**What you will do**
Copy the listing below, substituting "farthest" for "furthest" and leaving every other part unchanged.

----- Extracted data

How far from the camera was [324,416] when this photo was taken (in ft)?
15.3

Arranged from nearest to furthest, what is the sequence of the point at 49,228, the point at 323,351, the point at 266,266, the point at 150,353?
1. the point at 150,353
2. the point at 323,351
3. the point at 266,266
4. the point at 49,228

----------

**Correct response**
How far from the camera was [324,416] when this photo was taken (in ft)?
15.3

Arranged from nearest to farthest, what is the sequence of the point at 49,228, the point at 323,351, the point at 266,266, the point at 150,353?
1. the point at 150,353
2. the point at 323,351
3. the point at 266,266
4. the point at 49,228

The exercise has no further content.